Dans un message envoyé jeudi soir aux avocats de la défense et des parties civiles, dont l’AFP a eu connaissance, le président de la cour avait indiqué que «les résultats du dépistage Covid» autorisaient «la reprise de l’audience sans risque sanitaire». Mais une incertitude demeurait sur la présence effective de l’accusé à l’audience, nécessaire à la reprise des débats, le médecin qui l’a examiné ne pouvant assurer si son état de santé était compatible avec sa comparution, selon une source proche du dossier.

Processus accéléré

«Il va mieux qu’hier (jeudi) mais il continue de vomir» et fait de «l’hypoglycémie», ont indiqué les avocats de Pastor Alwatik, Mes Marie Dosé et Guillaume Arnaud, avant la reprise de l’audience.
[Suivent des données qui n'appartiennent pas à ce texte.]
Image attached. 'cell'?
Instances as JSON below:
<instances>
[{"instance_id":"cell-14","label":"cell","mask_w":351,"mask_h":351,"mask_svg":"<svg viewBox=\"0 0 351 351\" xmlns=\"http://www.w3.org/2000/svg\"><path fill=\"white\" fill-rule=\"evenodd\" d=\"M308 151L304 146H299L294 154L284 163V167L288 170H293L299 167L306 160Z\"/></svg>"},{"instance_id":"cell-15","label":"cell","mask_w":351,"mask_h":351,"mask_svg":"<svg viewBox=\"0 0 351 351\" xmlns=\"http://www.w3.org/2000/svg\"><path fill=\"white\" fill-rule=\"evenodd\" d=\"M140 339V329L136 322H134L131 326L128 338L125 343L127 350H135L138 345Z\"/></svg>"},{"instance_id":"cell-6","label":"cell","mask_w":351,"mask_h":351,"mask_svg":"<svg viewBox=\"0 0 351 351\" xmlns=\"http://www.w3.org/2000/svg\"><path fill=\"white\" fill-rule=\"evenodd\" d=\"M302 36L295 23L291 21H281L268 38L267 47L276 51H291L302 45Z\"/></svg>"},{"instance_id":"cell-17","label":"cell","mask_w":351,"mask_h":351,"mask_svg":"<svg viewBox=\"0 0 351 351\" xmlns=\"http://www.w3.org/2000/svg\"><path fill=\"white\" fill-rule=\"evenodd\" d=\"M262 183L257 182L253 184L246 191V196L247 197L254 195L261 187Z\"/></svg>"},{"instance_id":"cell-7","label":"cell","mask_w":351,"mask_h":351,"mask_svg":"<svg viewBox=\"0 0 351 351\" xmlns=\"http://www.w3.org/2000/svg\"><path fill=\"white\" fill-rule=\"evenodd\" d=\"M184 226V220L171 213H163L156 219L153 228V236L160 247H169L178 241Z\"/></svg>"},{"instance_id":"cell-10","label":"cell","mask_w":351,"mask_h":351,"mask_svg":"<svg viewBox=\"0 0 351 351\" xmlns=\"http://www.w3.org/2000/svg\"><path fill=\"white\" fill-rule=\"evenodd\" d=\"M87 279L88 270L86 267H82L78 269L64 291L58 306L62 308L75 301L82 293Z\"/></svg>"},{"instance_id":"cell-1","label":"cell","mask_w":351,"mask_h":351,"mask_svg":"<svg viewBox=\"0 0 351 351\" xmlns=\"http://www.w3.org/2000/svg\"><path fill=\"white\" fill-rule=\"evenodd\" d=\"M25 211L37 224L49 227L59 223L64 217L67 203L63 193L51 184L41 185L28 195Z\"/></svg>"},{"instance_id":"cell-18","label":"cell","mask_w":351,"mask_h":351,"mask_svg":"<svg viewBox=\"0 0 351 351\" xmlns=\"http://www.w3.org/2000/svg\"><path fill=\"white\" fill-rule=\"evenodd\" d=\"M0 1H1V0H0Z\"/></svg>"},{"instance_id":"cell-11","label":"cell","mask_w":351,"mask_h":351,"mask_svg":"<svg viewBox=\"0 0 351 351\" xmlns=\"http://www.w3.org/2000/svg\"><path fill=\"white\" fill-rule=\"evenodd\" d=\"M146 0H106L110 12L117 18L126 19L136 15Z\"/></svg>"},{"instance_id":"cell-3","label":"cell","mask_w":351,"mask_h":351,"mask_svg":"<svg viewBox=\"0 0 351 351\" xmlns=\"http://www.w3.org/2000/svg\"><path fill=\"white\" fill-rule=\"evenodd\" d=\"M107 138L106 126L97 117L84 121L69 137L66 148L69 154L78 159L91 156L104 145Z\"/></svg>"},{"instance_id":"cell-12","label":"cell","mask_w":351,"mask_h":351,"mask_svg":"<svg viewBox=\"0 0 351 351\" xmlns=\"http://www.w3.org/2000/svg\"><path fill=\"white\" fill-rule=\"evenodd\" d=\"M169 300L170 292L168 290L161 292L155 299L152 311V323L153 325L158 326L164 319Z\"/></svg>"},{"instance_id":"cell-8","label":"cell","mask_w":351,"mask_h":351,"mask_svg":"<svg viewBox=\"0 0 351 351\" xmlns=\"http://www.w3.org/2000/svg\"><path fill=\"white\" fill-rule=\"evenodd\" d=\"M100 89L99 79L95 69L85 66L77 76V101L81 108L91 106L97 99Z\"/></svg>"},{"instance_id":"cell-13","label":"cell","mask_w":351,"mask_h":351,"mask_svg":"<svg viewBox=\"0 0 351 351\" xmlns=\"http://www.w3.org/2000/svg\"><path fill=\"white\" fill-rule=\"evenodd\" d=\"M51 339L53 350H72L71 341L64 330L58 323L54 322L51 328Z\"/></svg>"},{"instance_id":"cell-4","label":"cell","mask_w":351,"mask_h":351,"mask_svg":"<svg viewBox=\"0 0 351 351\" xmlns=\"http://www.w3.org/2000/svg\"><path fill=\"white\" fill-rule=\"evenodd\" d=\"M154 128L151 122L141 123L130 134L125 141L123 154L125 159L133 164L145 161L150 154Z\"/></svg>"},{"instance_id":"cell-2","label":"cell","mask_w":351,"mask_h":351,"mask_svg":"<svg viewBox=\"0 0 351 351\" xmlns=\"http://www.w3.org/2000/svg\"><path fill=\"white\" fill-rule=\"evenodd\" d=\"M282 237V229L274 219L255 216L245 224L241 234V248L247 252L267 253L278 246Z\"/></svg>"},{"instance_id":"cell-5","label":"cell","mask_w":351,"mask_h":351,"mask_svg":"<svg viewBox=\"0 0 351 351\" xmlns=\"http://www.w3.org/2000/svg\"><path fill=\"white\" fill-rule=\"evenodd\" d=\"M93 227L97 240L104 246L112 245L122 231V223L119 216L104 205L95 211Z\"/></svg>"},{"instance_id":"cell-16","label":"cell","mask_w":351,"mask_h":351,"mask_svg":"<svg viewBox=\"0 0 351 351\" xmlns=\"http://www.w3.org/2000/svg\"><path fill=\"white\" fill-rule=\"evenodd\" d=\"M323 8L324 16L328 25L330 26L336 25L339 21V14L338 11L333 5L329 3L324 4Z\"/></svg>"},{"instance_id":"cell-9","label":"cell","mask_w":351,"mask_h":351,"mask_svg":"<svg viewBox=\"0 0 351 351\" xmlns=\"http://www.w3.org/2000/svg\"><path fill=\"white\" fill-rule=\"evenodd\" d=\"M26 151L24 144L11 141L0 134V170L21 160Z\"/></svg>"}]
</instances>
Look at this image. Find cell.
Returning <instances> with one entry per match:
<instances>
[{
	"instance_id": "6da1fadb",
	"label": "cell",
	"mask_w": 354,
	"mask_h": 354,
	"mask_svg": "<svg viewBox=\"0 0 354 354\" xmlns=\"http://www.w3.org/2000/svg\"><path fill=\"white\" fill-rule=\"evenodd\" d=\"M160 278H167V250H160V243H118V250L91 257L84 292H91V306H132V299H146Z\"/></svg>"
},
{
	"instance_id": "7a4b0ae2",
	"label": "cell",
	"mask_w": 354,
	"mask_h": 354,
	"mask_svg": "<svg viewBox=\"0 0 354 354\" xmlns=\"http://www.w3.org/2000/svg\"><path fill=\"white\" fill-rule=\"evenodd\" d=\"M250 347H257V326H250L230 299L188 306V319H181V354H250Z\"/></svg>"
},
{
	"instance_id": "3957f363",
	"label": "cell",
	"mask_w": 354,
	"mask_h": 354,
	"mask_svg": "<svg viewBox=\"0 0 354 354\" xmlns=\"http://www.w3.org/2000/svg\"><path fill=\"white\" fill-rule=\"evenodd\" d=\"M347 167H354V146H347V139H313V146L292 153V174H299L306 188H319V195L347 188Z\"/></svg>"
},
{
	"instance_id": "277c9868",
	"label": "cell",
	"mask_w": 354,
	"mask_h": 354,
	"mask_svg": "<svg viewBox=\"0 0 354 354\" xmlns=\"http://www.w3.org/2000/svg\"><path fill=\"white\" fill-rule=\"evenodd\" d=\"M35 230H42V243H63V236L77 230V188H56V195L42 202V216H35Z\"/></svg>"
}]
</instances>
Si toutefois l’état de santé de l’accusé décline dans la journée, ses conseils ont fait savoir qu’ils demanderaient une nouvelle suspension. Nezar Mickaël Pastor Alwatik était apparu malade à l’ouverture des débats, jeudi matin. Selon Me Dosé, il présentait des symptômes jugés inquiétants «eu égard à la pandémie» de coronavirus.

Cette situation avait conduit le président Régis de Jorna à suspendre l’audience, d’abord pour deux heures, puis jusqu’à vendredi matin, le temps que l’accusé soit soumis à une batterie de tests, dont celui du Covid, selon un processus accéléré.

Auditions des ex-épouses

Les débats ont repris vendredi matin avec l’audition d’un enquêteur de la Direction générale de la sécurité intérieure (DGSI), interrompue jeudi, et avec le visionnage de la vidéo d’Al-Qaida dans la péninsule Arabique (Aqpa) qui revendiquait l’attentat contre Charlie Hebdo. Elle doit se poursuivre dans l’après-midi avec les auditions des ex-épouses des frères Chérif et Saïd Kouachi, auteurs avec Amédy Coulibaly des attentats des 7, 8 et 9 janvier 2015.

Les auditions de Peter Cherif, témoin-clé du procès, et de Farid Benyettou, ex-prédicateur autrefois proche des frères Kouachi, initialement prévues jeudi après-midi, ont été reportées à une date indéterminée.